In 2007, Néstor Kirchner was succeeded by Cristina Kirchner, his wife, but also a long-standing politician, who was re-elected in 2011. The errors made during the second phase of Kirchnerism –the exchange rate and trade policy distortions, the falsification of statistics – led to a return to high inflation and devaluation and a fall in growth and the budget surpluses, problems that Macrism denounced and then, ironically, intensified after coming to power.

With regard to this year’s elections, whilst Macrism’s main weakness is the socio-economic indicators, that of its powerful rival, Peronism – led by its most progressive current, Kirchnerism, which governed from 2003 to 2015 – according to its critics and recent judicial rulings (which have already imprisoned ten former top officials and could do the same with the former president, Cristina Kirchner), is the high level of organised corruption.

Her defenders are arguing that she is the victim of a complex web of political persecution, similar to that allegedly waged against former president Luiz Inácio ‘Lula’ da Silva, in Brazil, currently being investigated by the justice system.

Cristina Kirchner, showing greater political initiative than the government, chose to stand as the vice-presidential candidate, safeguarding the formula (candidates for president and vice president) against her possible imprisonment and uniting a divided Peronism, leaving the presidential candidacy to Alberto Fernández, a former leader of her cabinet who went on to distance himself and to become a critic within the Peronist movement.

Kirchner’s act of ‘humility’ was not emulated by Macri, despite speculation that he might leave his post to María Eugenia Vidal, governor of his party in the crucial province of Buenos Aires and more popular than he. Macri is going for re-election, despite being associated with the crisis and also being suspected of corruption, and is running with Miguel Pichetto, former leader of the Peronist block in the Senate, as the vice-presidential candidate. According to a poll carried out by Ricardo Rouvier & Asociados, with 35.2 per cent of voting intentions, Macri is behind Fernández, who has 39.6 per cent for the first round, in October, but the almost certain second round, in November, is forecast to end in a technical tie similar to that which led Macri to power in 2015.

Peronism, also a cultivator of the eternal return, to the point that ‘Volveremos’ or ‘We Will Return’, was its battle cry during the 25 years it was banned, has made a comeback, and has been incorporated within the three main presidential teams.

Aside from the bulk of the Peronist party being lined up behind Fernández and Kirchner, and the fact that Macri’s second is a well-known Peronist, the candidate in a distant third place in the polls, Roberto Lavagna, is a Peronist who served as economic minister under two presidents, and succeeded in pulling Argentina out of the 2001 crisis, giving way to the longest series of consecutive growth and budget surplus years since 1900. Lavagna, running for a coalition of progressive parties, bringing together radicals and dissident Peronists, is presented as a national unity candidate and one not marred by corruption charges, but is given very little press – almost as little as the left.
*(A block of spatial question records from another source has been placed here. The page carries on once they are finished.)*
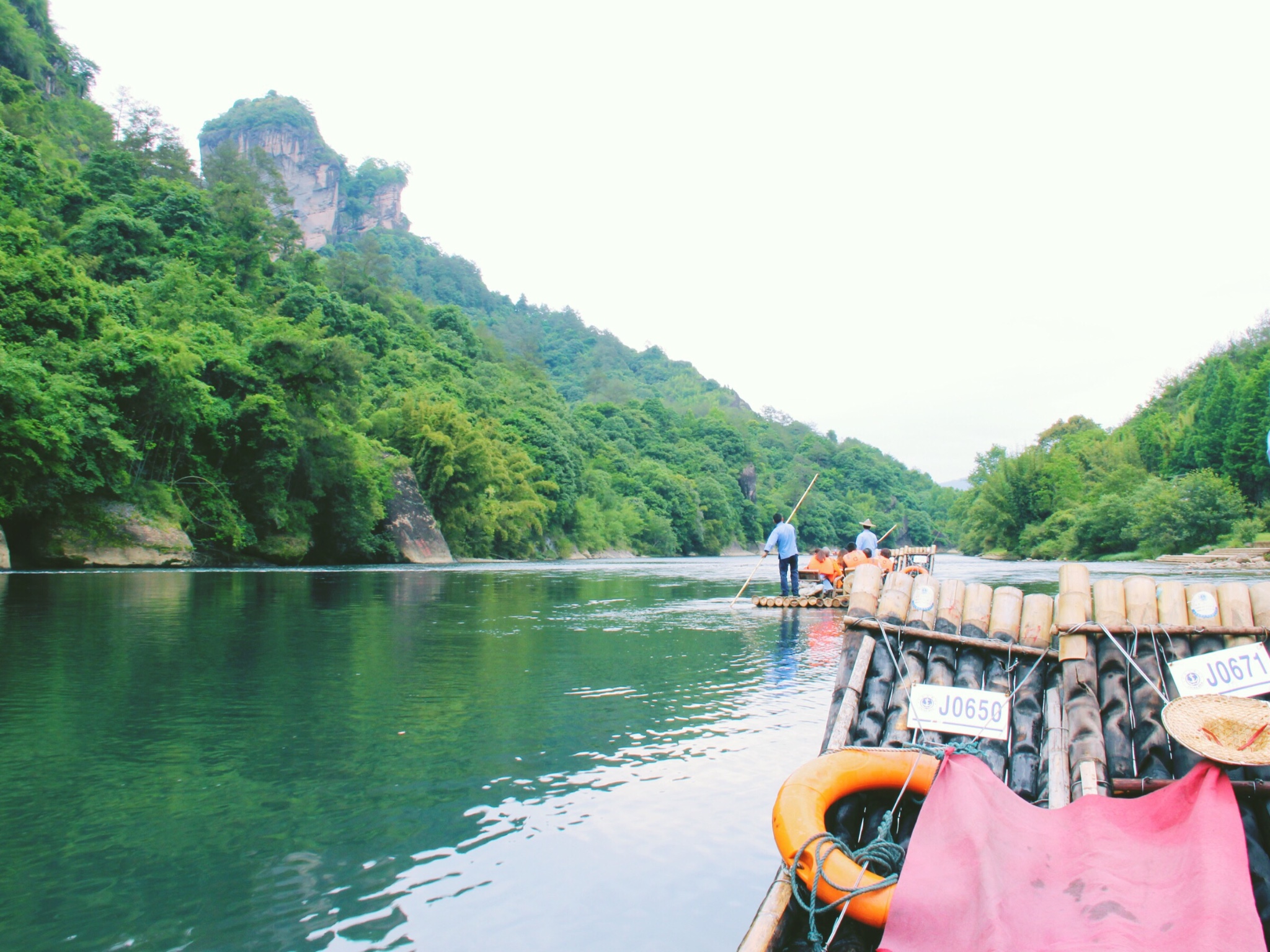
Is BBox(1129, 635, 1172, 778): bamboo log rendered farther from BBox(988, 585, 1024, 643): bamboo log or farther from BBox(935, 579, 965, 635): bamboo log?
BBox(935, 579, 965, 635): bamboo log

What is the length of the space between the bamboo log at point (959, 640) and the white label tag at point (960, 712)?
0.32 meters

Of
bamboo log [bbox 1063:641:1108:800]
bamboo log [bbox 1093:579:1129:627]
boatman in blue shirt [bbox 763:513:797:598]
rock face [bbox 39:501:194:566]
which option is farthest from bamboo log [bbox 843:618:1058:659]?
rock face [bbox 39:501:194:566]

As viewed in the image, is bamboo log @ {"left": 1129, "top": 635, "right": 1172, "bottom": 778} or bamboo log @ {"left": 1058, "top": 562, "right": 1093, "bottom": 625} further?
bamboo log @ {"left": 1058, "top": 562, "right": 1093, "bottom": 625}

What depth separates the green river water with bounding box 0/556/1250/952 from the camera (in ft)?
12.1

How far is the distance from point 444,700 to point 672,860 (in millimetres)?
3969

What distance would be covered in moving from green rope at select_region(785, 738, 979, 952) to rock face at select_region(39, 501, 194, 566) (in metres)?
29.2

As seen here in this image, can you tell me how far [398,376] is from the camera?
61.9 metres

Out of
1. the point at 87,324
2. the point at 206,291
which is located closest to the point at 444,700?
the point at 87,324

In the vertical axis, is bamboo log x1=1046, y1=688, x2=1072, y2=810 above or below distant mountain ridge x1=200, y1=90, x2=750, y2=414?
below

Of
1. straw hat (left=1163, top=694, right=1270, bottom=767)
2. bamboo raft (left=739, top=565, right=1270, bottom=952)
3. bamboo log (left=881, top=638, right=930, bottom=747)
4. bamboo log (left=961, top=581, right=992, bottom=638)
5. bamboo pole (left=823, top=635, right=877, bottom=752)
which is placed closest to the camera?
straw hat (left=1163, top=694, right=1270, bottom=767)

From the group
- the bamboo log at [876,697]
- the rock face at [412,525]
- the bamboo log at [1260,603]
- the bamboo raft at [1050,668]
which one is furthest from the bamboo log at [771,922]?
the rock face at [412,525]

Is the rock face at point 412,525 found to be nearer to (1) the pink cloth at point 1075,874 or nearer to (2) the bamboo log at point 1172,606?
(2) the bamboo log at point 1172,606

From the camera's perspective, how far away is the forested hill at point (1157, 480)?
5297 centimetres

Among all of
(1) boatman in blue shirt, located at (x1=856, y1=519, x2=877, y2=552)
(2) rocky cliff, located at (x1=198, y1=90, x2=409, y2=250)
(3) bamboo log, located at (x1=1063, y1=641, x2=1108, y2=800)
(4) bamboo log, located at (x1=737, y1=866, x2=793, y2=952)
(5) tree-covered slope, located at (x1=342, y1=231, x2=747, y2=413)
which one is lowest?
(4) bamboo log, located at (x1=737, y1=866, x2=793, y2=952)
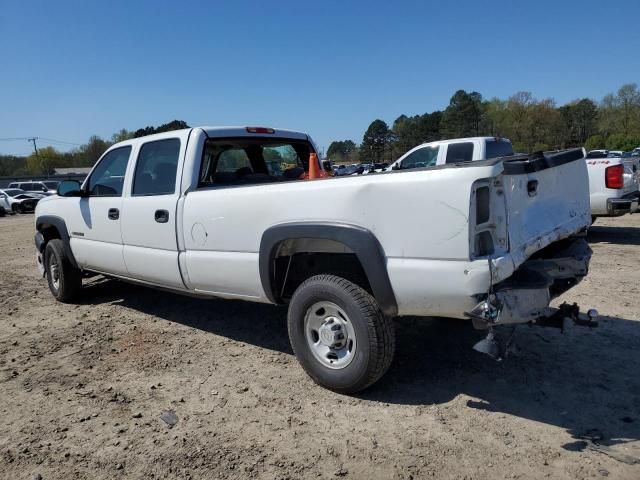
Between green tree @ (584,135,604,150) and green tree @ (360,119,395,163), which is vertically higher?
green tree @ (360,119,395,163)

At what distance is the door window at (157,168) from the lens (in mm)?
4438

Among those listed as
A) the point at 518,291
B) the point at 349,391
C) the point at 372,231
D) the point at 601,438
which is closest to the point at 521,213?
the point at 518,291

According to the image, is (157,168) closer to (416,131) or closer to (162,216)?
(162,216)

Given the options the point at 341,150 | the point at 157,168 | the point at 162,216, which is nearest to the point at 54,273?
the point at 157,168

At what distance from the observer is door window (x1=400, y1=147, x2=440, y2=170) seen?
10688 mm

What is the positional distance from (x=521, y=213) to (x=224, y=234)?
7.01ft

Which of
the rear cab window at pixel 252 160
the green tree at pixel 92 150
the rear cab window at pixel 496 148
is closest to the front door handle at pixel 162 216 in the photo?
the rear cab window at pixel 252 160

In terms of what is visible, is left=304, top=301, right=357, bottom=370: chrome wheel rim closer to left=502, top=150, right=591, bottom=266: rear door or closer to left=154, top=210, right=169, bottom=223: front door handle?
left=502, top=150, right=591, bottom=266: rear door

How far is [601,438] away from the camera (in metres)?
2.79

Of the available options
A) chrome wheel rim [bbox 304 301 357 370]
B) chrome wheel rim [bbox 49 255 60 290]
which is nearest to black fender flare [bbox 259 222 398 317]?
chrome wheel rim [bbox 304 301 357 370]

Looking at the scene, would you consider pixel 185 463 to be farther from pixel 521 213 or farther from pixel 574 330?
pixel 574 330

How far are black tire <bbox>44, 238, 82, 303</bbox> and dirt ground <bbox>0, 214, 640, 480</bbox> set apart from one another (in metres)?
0.85

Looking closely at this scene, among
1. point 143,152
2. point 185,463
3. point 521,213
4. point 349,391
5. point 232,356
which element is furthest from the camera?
point 143,152

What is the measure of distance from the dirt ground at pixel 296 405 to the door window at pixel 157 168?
1.45 metres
For some, like Sergio, a 45-year-old journalist, the media and corruption are key factors in driving the polarisation in the country.

Accordingly, more coverage is given to José Espert, an economist known for his strong media presence and his aggressive discourse, who is pushing the agenda of the most powerful economic interests, with an inflammatory ‘common sense’ campaign, making full use of social media platforms.

The polarisation is likely to persist, but in the context of crisis and the simultaneous discrediting of candidates on both sides of the rift, the election could go any way. You can come back from anything, except ridicule, as Perón used to say, but Argentina may be testing its capacity to return.

This article has been translated from Spanish.